Referring to the events on New Year’s Eve, Pegida leader Tatjana Festerling spoke of a “widespread terrorist attack on blonde, white, German women” by “Afro-Arab Sex-terrorists.” Blame rested, she said, with German politicians who had left the German population defenceless by allowing immigrants to enter the country.
The witch hunting of foreigners and refugees is directly linked to the campaign carried out in in recent days by the media. Germany’s most widely read newspaper, the Süddeutsche Zeitung, published a cartoon featuring a black hand grasping at the midsection of a white woman. The magazine Focus featured a picture of a naked white woman on the cover with black handprints all over her body. Die Zeit ran the headline: “The Nightmare—Arab men who grope German women.”

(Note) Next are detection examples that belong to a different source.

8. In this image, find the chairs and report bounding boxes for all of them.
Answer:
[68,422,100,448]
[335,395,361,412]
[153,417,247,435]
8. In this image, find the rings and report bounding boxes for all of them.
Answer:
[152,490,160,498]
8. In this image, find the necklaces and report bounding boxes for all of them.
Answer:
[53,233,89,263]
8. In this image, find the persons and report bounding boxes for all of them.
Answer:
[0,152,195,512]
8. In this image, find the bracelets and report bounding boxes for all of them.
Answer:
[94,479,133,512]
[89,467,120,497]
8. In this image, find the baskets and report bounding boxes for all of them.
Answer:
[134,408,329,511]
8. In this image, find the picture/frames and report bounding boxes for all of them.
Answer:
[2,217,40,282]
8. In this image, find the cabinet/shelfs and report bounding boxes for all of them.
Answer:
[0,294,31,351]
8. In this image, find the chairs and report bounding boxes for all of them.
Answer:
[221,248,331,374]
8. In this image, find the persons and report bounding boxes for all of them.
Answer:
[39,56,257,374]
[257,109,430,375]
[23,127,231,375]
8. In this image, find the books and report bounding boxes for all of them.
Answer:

This campaign has deliberately fomented a pogrom-like climate, which has encouraged the right-wing extremists. The population is to be terrorized and intimidated in order to permit the ruling elite to enforce its policy of war and social attacks, for which it lacks any democratic mandate.
To this same end, the right-wing extremist movement Pegida has been consistently promoted by official and media circles. The fascist demagogues at the head of this movements have been given prime time spots on TV talk shows, received premises from the State Office for Political Education and received invitations to participate in discussions from politicians from all of the leading political parties.
This week’s riots in Leipzig are a direct consequence of the legitimization of racism, militarism, and extreme nationalist politics by the political establishment and media.